[Records from a spatial question set]
#####
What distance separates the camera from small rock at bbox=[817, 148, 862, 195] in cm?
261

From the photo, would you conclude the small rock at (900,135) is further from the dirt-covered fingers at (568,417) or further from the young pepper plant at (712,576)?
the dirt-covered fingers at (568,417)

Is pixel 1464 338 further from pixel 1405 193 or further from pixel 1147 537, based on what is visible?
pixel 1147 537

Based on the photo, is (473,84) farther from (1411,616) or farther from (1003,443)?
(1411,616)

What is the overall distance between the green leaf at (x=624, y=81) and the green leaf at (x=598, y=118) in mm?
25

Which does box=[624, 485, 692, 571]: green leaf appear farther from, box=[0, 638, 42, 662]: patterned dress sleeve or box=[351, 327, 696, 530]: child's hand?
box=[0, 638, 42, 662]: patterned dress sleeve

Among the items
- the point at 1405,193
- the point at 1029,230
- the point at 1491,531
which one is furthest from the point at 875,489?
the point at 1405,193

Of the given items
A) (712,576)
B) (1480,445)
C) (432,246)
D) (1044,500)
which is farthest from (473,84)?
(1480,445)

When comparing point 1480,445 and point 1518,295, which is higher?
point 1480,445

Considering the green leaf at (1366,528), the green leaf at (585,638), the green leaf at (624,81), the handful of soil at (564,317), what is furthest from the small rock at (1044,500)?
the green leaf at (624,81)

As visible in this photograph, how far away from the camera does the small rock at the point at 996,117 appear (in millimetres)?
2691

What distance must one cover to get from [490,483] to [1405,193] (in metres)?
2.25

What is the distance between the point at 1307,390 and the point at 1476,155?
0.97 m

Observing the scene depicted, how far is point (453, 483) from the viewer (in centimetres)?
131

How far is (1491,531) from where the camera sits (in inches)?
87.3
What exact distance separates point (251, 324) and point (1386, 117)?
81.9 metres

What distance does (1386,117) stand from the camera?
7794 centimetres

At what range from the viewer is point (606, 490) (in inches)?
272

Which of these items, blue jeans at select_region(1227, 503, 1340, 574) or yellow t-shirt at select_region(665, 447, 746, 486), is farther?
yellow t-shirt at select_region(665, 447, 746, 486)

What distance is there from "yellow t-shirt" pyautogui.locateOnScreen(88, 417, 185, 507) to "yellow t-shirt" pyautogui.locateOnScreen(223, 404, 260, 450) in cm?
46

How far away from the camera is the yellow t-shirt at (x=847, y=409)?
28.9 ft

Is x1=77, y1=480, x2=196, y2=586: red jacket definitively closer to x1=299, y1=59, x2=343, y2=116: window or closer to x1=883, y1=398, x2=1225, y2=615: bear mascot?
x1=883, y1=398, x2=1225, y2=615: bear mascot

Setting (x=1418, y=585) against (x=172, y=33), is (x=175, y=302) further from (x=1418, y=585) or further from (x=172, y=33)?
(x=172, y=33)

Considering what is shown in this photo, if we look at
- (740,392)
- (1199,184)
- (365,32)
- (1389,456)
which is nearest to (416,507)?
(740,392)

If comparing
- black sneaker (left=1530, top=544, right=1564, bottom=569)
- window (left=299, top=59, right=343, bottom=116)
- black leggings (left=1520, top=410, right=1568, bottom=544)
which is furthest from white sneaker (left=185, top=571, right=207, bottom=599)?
#####
Please output every record, keeping each line exact.

What distance separates the camera from small rock at bbox=[817, 148, 862, 195] in cm?
261

From the photo, would you conclude the small rock at (900,135) is further from the dirt-covered fingers at (568,417) or further from the young pepper plant at (712,576)?
the dirt-covered fingers at (568,417)

Is pixel 1464 338 further from pixel 1405 193 or further from pixel 1147 537, based on what is visible?
pixel 1147 537

Based on the photo, is (473,84) farther from (1411,616) or farther from (1003,443)?
(1411,616)

What is the overall distance between the green leaf at (x=624, y=81) and the green leaf at (x=598, y=118) in mm?
25

Which does box=[624, 485, 692, 571]: green leaf appear farther from, box=[0, 638, 42, 662]: patterned dress sleeve or box=[351, 327, 696, 530]: child's hand?
box=[0, 638, 42, 662]: patterned dress sleeve

Among the items
- the point at 1405,193
- the point at 1029,230
- the point at 1491,531
which one is furthest from the point at 875,489?
the point at 1405,193

Of the given items
A) (712,576)
B) (1480,445)
C) (432,246)
D) (1044,500)
which is farthest from (473,84)?
(1480,445)

When comparing point 1480,445 and point 1518,295, which is higher?
point 1480,445

Considering the green leaf at (1366,528), the green leaf at (585,638), the green leaf at (624,81), the handful of soil at (564,317), what is furthest from the small rock at (1044,500)?
the green leaf at (624,81)

As visible in this photograph, how far away from the camera does the small rock at the point at 996,117 appear (in millimetres)?
2691

What distance must one cover to get from [490,483] to [1405,193] (in metres)?
2.25

What is the distance between the point at 1307,390 and the point at 1476,155?
0.97 m

Observing the scene depicted, how far is point (453, 483) from the viewer (in centimetres)?
131

How far is (1491,531) from where the camera sits (in inches)?
87.3
What exact distance separates point (251, 324) and point (1386, 117)?
81.9 metres

What distance does (1386,117) stand from the camera?
7794 centimetres

At what range from the viewer is point (606, 490) (in inches)?
272

Which of these items, blue jeans at select_region(1227, 503, 1340, 574) or yellow t-shirt at select_region(665, 447, 746, 486), is farther?
yellow t-shirt at select_region(665, 447, 746, 486)

What distance is there from "yellow t-shirt" pyautogui.locateOnScreen(88, 417, 185, 507) to "yellow t-shirt" pyautogui.locateOnScreen(223, 404, 260, 450) in cm?
46

How far away from the camera is the yellow t-shirt at (x=847, y=409)?
28.9 ft

Is x1=77, y1=480, x2=196, y2=586: red jacket definitively closer to x1=299, y1=59, x2=343, y2=116: window or closer to x1=883, y1=398, x2=1225, y2=615: bear mascot?
x1=883, y1=398, x2=1225, y2=615: bear mascot

Setting (x=1418, y=585) against (x=172, y=33), is (x=175, y=302) further from (x=1418, y=585) or further from (x=172, y=33)?
(x=172, y=33)

Considering what is shown in this photo, if we look at
- (740,392)
- (1199,184)
- (365,32)
- (1389,456)
which is nearest to (416,507)?
(740,392)

If comparing
- black sneaker (left=1530, top=544, right=1564, bottom=569)
- window (left=299, top=59, right=343, bottom=116)
- black leggings (left=1520, top=410, right=1568, bottom=544)
which is furthest from white sneaker (left=185, top=571, right=207, bottom=599)?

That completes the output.